3/8: Elvis Sightings: Whiteness, Taste, and Southern Boys (Arielle Sitrick Core Post #3)


Elvis and Marilyn are two separate stars of a similar condition. Each had and continues to have a cult following and a lasting visual iconography in culture. They were working class and gave themselves to their fans. Sex appeal and charisma were their strongest suits, they are remembered for these qualities after their premature deaths.

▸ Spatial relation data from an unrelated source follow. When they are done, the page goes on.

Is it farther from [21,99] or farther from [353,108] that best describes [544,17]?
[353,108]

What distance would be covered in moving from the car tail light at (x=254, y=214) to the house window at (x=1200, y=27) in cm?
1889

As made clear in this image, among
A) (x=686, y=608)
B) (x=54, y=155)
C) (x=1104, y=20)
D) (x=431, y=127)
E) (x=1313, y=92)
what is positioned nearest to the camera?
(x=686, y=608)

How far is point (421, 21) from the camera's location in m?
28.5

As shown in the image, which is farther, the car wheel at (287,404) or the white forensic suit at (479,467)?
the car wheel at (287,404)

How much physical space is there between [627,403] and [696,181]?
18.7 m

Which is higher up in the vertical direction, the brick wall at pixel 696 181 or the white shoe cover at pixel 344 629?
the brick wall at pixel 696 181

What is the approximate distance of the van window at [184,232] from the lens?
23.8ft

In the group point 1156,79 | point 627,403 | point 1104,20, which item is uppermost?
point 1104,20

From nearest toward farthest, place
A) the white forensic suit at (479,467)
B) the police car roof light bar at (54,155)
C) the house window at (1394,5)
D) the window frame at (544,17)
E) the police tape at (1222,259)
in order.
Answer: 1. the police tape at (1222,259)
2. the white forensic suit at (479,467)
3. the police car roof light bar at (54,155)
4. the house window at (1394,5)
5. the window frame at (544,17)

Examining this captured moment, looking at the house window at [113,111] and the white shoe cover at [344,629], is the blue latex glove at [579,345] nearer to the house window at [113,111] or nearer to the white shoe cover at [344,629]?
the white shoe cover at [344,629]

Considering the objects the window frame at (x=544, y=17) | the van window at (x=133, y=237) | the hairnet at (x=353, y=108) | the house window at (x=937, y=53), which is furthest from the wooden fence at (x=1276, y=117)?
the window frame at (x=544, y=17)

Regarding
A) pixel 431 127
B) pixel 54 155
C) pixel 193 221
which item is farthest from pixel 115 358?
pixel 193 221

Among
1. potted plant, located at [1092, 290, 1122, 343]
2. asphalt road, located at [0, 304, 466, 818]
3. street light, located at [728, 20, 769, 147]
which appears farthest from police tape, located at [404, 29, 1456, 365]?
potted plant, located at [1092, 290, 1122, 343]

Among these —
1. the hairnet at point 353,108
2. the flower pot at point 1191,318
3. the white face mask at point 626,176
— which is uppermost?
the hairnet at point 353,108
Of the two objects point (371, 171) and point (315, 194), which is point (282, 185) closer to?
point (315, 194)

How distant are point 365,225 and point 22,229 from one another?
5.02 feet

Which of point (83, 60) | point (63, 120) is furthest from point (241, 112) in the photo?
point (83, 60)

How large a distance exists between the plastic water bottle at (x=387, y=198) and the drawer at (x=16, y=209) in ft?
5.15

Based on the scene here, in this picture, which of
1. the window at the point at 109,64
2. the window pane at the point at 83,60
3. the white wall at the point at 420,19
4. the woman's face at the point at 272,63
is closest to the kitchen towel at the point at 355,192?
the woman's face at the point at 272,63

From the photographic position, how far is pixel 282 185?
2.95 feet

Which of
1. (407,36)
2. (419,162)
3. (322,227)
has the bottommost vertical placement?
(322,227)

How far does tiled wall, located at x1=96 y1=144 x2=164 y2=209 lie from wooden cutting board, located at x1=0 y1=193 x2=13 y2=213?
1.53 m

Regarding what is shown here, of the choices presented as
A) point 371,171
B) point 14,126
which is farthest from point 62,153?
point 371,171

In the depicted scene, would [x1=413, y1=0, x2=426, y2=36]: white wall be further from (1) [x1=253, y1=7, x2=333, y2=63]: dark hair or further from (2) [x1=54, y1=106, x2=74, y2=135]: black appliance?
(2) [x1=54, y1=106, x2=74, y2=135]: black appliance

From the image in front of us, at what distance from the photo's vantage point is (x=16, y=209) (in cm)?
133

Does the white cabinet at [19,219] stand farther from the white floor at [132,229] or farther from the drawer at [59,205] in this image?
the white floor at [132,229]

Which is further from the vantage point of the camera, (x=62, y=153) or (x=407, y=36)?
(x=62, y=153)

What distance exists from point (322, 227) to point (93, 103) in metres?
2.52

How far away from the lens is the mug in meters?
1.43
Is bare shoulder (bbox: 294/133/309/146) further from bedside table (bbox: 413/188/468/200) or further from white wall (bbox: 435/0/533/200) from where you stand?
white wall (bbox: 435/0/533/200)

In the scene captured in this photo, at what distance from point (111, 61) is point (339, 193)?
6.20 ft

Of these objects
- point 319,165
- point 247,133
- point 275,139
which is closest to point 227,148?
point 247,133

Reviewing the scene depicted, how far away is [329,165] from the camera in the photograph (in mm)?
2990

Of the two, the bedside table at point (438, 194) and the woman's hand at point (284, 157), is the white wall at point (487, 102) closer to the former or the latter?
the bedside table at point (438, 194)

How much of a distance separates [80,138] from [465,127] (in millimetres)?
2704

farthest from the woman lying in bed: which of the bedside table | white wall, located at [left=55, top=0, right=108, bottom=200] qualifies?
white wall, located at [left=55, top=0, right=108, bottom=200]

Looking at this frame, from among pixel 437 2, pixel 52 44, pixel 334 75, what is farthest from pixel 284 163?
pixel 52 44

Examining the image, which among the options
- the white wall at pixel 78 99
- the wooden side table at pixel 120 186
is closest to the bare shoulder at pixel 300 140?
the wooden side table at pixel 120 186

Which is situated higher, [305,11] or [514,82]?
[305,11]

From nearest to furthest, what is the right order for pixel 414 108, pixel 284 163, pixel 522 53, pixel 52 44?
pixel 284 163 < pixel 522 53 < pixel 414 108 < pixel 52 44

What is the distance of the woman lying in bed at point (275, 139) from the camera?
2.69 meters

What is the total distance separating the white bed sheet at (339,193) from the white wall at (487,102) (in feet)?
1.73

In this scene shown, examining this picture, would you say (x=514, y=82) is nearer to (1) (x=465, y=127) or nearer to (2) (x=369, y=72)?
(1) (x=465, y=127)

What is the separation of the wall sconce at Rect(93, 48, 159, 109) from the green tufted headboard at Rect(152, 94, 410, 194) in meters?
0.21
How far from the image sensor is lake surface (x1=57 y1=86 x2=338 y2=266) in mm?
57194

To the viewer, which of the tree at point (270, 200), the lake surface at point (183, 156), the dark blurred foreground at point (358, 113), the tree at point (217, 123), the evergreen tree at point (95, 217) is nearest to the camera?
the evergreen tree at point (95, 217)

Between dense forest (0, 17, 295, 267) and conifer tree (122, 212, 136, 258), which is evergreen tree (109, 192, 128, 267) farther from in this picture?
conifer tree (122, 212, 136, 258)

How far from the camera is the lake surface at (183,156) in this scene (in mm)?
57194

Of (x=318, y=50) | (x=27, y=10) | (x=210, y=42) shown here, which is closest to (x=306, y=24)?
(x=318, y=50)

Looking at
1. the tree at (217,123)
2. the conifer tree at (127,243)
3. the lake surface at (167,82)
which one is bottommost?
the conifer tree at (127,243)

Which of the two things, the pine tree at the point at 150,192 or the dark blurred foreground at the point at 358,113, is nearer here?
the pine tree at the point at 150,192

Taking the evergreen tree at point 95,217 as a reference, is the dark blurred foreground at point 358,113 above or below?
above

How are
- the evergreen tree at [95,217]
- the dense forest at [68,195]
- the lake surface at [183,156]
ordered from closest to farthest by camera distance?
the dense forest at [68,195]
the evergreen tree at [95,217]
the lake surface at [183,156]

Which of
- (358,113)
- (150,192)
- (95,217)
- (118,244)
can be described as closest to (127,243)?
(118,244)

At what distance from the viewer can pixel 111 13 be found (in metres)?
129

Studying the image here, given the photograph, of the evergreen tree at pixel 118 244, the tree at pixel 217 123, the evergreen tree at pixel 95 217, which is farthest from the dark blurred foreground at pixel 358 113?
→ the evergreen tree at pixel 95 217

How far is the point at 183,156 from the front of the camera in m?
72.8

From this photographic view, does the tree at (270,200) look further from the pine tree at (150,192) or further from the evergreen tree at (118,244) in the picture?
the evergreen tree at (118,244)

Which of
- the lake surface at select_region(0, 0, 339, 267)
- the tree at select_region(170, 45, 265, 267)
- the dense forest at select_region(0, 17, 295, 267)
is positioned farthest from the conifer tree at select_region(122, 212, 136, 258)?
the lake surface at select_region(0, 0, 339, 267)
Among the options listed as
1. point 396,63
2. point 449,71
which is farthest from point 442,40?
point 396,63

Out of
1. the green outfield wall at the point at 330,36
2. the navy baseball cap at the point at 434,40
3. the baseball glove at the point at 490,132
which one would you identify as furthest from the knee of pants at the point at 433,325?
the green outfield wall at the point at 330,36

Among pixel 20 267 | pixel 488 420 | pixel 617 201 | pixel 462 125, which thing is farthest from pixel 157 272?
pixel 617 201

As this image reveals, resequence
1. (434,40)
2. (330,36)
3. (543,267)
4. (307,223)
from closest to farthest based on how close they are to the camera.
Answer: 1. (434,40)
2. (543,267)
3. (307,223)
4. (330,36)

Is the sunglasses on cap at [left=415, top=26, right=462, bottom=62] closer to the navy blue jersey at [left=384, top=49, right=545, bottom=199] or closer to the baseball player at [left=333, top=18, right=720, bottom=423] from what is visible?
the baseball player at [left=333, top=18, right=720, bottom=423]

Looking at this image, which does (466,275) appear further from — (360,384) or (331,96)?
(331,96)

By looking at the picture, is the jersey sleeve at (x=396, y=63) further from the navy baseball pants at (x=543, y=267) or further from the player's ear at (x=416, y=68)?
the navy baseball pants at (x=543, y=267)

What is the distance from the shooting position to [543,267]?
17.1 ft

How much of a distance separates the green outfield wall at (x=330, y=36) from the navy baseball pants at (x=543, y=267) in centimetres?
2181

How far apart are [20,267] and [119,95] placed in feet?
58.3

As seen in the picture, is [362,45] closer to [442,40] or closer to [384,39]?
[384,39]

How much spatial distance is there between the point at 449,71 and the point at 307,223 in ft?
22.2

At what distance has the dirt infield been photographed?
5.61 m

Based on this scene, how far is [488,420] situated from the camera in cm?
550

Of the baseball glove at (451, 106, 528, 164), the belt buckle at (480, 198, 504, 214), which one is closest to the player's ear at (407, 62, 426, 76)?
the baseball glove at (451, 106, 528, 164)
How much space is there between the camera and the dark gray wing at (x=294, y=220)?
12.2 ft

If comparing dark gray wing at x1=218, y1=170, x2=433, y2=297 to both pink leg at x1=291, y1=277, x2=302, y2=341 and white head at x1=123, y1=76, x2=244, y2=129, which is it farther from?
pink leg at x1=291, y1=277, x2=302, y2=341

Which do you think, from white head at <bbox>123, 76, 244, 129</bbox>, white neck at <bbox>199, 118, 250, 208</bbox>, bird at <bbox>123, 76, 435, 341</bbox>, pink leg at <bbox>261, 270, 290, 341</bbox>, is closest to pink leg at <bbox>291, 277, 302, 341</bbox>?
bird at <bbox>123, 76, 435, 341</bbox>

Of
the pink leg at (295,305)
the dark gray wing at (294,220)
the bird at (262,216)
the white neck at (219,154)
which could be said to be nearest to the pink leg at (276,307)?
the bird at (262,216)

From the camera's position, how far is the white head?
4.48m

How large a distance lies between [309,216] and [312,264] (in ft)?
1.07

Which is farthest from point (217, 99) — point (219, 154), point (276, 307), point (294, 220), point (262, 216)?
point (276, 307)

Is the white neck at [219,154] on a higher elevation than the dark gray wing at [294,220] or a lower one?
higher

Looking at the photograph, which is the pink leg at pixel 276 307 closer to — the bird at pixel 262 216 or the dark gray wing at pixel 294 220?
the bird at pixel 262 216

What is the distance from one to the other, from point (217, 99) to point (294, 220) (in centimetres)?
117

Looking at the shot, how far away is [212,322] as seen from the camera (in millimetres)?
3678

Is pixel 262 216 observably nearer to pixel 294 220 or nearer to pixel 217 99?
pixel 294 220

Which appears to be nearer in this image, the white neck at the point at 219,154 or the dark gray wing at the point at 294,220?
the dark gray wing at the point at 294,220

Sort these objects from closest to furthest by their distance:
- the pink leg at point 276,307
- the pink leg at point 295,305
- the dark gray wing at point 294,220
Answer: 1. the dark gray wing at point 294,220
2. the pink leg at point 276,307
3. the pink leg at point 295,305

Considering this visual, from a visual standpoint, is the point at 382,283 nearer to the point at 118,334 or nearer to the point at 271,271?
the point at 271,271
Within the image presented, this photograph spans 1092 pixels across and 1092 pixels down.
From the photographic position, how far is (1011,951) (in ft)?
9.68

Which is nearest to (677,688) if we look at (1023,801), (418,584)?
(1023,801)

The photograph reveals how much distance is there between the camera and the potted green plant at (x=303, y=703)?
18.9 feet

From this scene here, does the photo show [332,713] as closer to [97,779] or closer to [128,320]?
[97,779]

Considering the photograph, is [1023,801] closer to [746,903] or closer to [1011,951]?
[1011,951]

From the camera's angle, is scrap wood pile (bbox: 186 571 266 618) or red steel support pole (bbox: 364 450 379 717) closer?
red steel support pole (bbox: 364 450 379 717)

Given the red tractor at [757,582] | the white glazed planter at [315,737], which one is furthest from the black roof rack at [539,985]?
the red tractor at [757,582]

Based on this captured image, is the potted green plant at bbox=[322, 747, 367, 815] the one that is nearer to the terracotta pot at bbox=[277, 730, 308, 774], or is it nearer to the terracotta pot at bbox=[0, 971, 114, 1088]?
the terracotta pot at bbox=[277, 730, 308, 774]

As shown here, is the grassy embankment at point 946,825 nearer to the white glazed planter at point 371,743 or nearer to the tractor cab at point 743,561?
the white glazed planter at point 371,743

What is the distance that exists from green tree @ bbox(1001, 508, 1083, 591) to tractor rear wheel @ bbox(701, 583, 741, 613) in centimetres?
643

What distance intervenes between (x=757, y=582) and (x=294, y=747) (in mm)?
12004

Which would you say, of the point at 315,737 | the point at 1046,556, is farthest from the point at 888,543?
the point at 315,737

Western culture is visual. In Elvis, elements of Brando, Dean, and Valentino are present –Brando and Dean’s with Elvis as a “bad boy” of sorts, and Valentino in the hyper-feminized look and feel. He is a pstiche of those before him, and unique to himself as well. “When Elvis adapted Black music, dress, and style, he also appropriated some of the sexuality and scandalizing power of Black bodies. Elvis, the White boy who sang Black, was doubly dangerous because he could appear so innocuous and polite: reporters always commented on how Elvis always said ‘Yes, ma’am’ and ‘No, sir’ (in much the way of ‘good negroes’) and was so soft-spoken–right up until he began to sing and cause the daughters of Suburban America to have public orgasms” (253 Sweeney). These contradictions in his persona made it impossible to pin Elvis down; they contributed to his existence as a powerhouse and the father of rock n’ roll. “Elvis's multifaceted image--rockabilly rebel, teen angel, army private, B-movie idol, family man, Las Vegas superstar, Nixon admirer, drug addict, dead icon--is ambiguous and contradictory, solid but unstable. American popular culture has always been unstable--"a site of conflicting interests, appropriations, impersonations," says Eric Lott--and ever since the mid-1950s, Elvis's image has been continually renegotiated and remade in order to mesh with individual and institutional preferences…it was what took place between Elvis and his audiences that really accelerated his popular culture hold” (2 Doss).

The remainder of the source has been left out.